Bolinger (1989  :  138) dit enfin que le HRT peut être utilisé pour faire répéter l’interlocuteur afin d’exprimer son incrédulité dans des cas de «  questions miroirs  » (reclamatory questions) qui sont pour la plupart des questions en wh- sans inversion de l’ordre des constituents (par exemple «  He told you what?, They did it how?, She got there when? »). Warren (2016, 14) le conçoit également comme un signe d’inclusion conversationnel. Le HRT permettrait aussi de solliciter l’interlocuteur et de maintenir l’interaction avec lui, comme s’il lui était demandé de répondre à une question, bien que l’énoncé soit syntaxiquement déclaratif, tout comme les «  tag questions » (Coates : 2016, 184).

Outre ces effets de sens, le HRT a pour particularité d’être explicitement associé au Valspeak aux États-Unis (Fought, dans MacNeil  :  2005  ;  Wilhelm  :  2015  ;  Eckert & McConnell-Ginet  :  2003, 175-176  ;  Lowry  :  2011  ;  Podesva  :  2011).
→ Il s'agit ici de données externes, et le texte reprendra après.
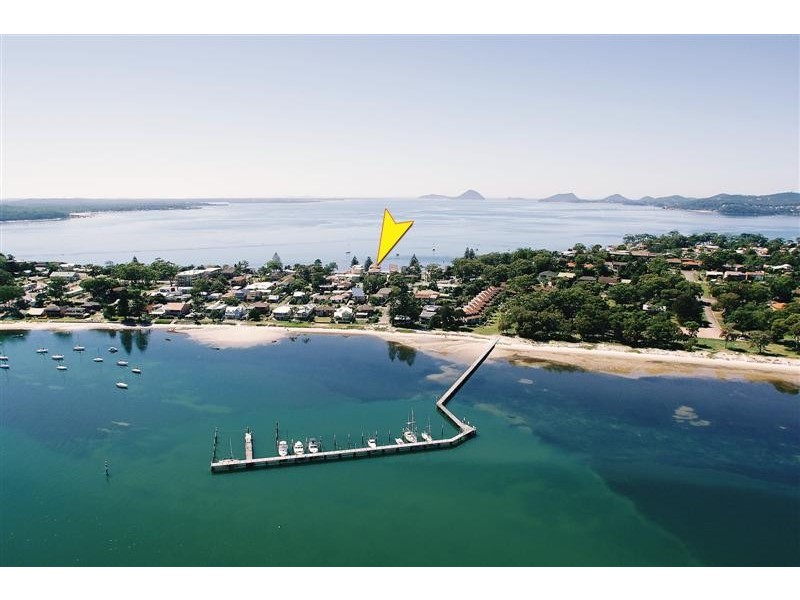 Soldiers Point NSW 2317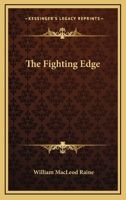 The Fighting Edge 0445202688 Book Cover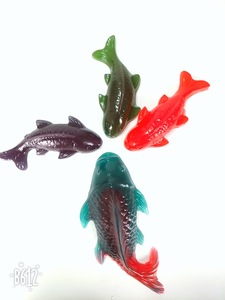 Gomitas Personalizadas Extra Grandes, Deliciosas y Dulces para Refrigerios y Fiestas - Product Image 2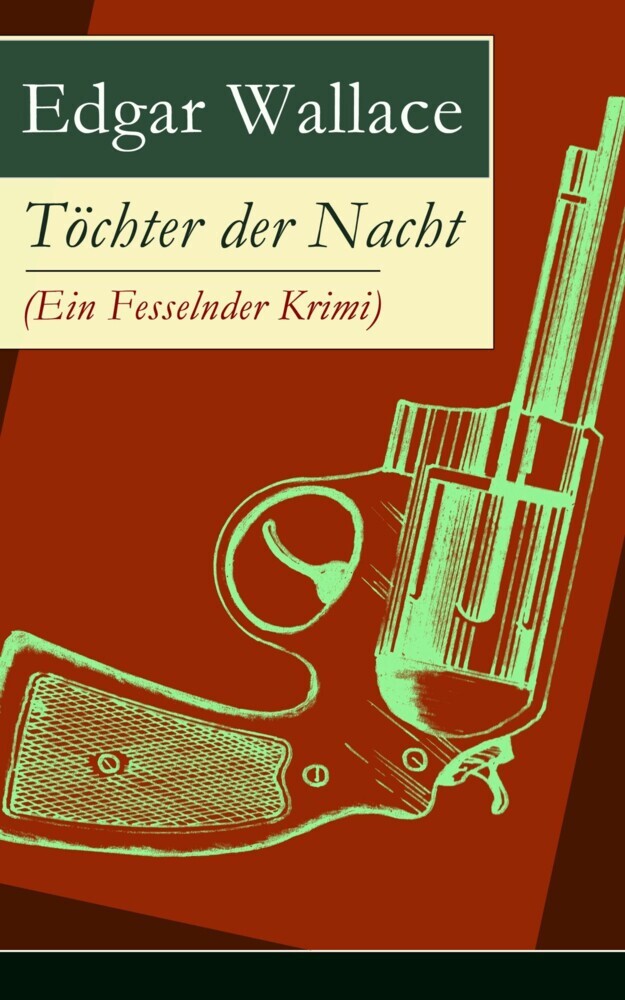 Töchter der Nacht (Ein Fesselnder Krimi) main product photo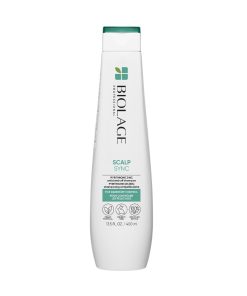Matrix Biolage ScalpSync Anti-Dandruff Shampoo 400ml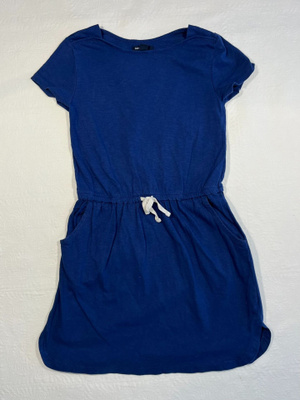 Gap Mekko, 128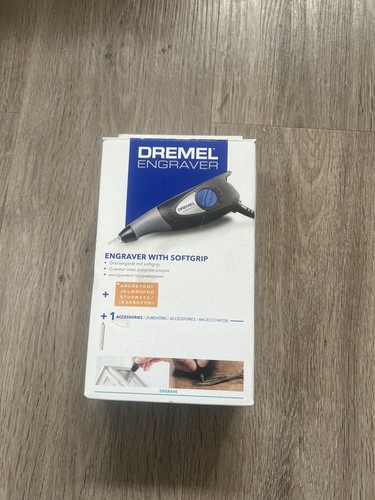 Dremel engraver f0130290jn - engraver,
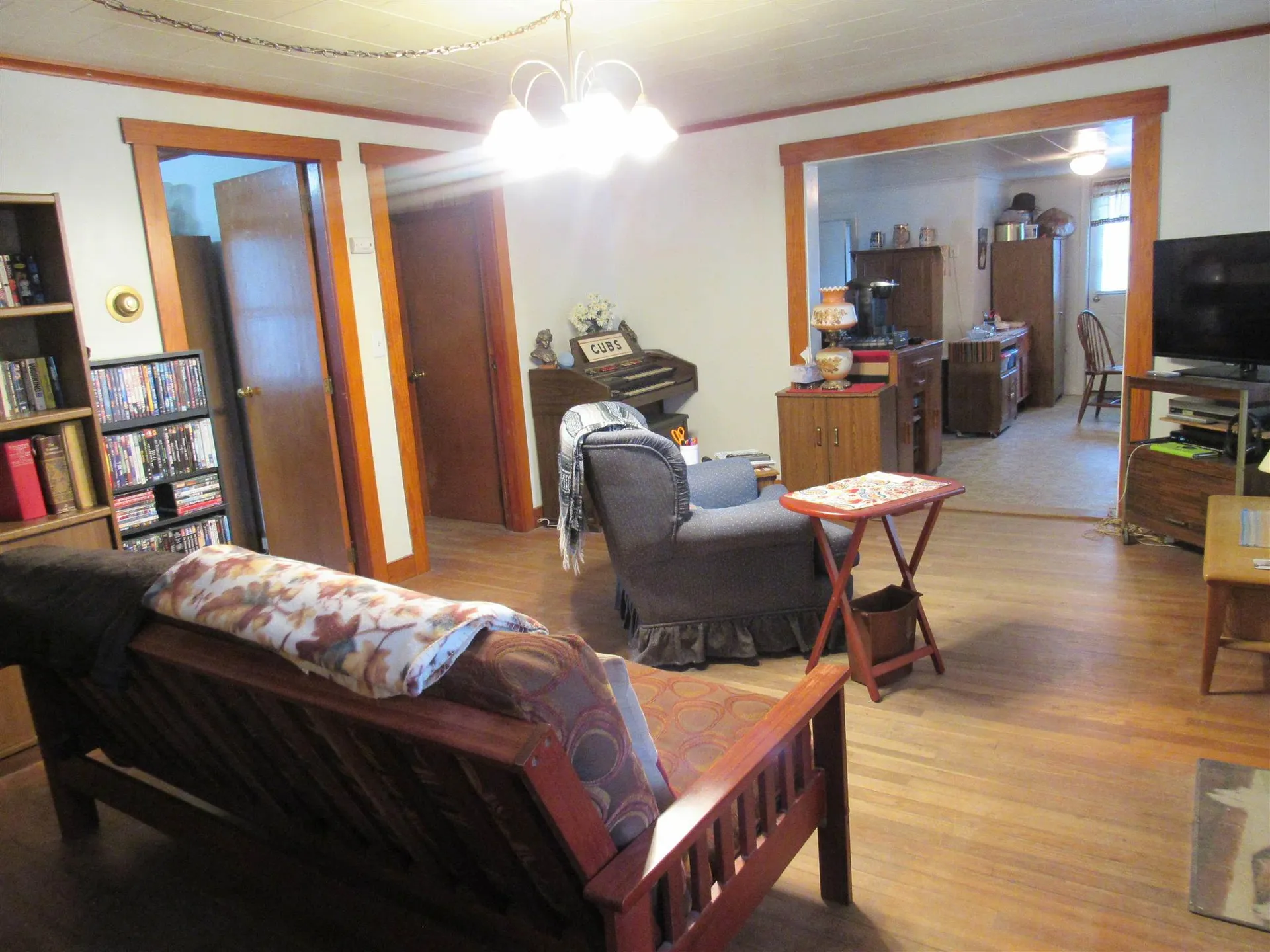 22 Second Street Claremont NH 03743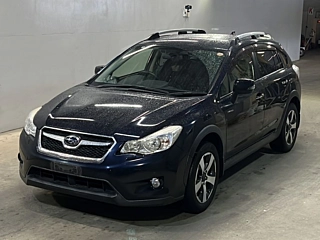 Subaru XV 2013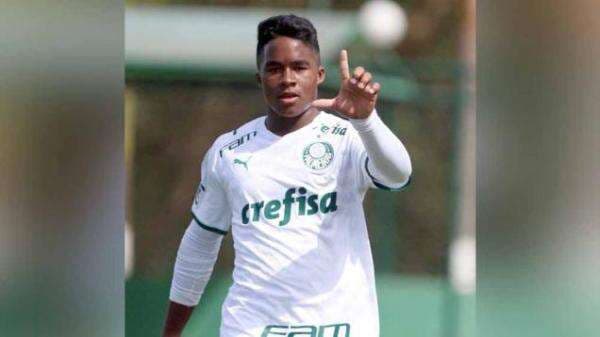 Profil Endrick, Wonderkid 15 Tahun Incaran Klub Eropa dengan Gol Salto Sensasional Profil Endrick, Wonderkid 15 Tahun Incaran Klub Eropa dengan Gol Salto Sensasional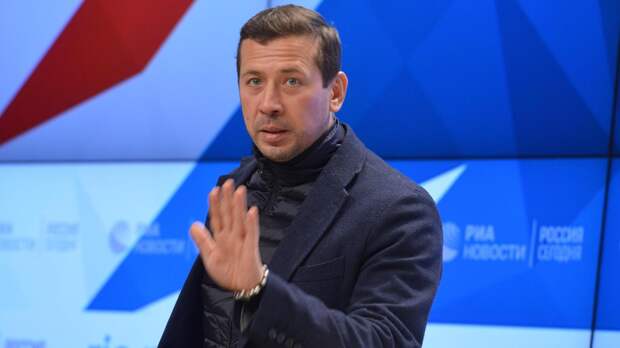 Андрей Мерзликин рассказал, с кем живут его дети после развода родителей: видео Super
Eckert (2000, 216) souligne que le Valspeak est en grande partie reconnaissable à cette intonation, qui, après le dialecte Valley Girl, s’est répandu à l’ensemble de la Californie, puis plus généralement chez de nombreux jeunes locuteurs américains (Wolfram &

Schilling  :  2006, 124). Des articles de presse associent aussi volontiers ce contour intonatif aux Valley Girls (Lipton : 1992 ; Quenqua : 2012 ; Fendrich 2010). L’article de Gorman dans The New York Times (1993) montre comment ce contour intonatif à l’origine australien devient associé à un stéréotype américain :

It might have come from California, from Valley Girl talk. It may be an upper-middle-class thing, probably starting with adolescents.

Le HRT est enfin un marqueur prosodique extrêmement stigmatisé. Nombreux sont les articles de presse à le décrier. Le contour est souvent présenté comme une maladie (Gorman  :  1993) ou une épidémie (Davis  :  2010)  —  ces deux articles mentionnent d’ailleurs explicitement les Valley Girls  —  et certains se désolent que les hommes puissent l’utiliser (Dale : 2014). Warren (2016, 129-149) donne de très nombreux exemples de critiques du HRT dans les médias. Il indique que la moitié des 91 éditoriaux qu’il a analysés sont explicitement critiques envers le « uptalk, » la moitié des lettres de lecteurs, et la totalité des rubriques conseils des sites internet (celle de Diresta [2018] en est un bon exemple). Les chercheurs suggèrent également que le HRT peut être négativement perçu (Cameron  :  2001, 112), particulièrement par les médias (Eckert & McConnell-Ginet  :  2003, 175-176). Le HRT peut même entraver la recherche d’emploi (Spindler  :  2003). Une étude citée (mais non référencée) dans Levy (2014) menée auprès de 700 chefs d’entreprises britanniques indique que 71% d’entre eux trouvent le HRT « particulièrement agaçant » et que 85% pensent que cela traduit « le manque de confiance en soi ou une faiblesse émotionnelle » ce qui pourrait diminuer les chances d’obtenir une promotion. Le Fèvre-Berthelot (2015, 61) souligne également que les sociétés françaises de doublage peuvent demander de rejouer les prises présentant un contour intonatif montant (en français). Il est paradoxalement possible que ces interprétations négatives aient été partiellement légitimées par la recherche scientifique. Tannen (1991, 253) suggère que le HRT peut être une marque d’insécurité (bien qu’elle ajoute qu’il s’agit plutôt d’une marque de lien entre interlocuteurs). Lakoff (1972) y voit une marque d’hésitation ou d’ « impuissance » (powerlessness) des femmes, ce que réfute d’ailleurs McLemore (1991) qui constate que le HRT est utilisé par les membres les plus influents de la sororité qu’elle a étudiée.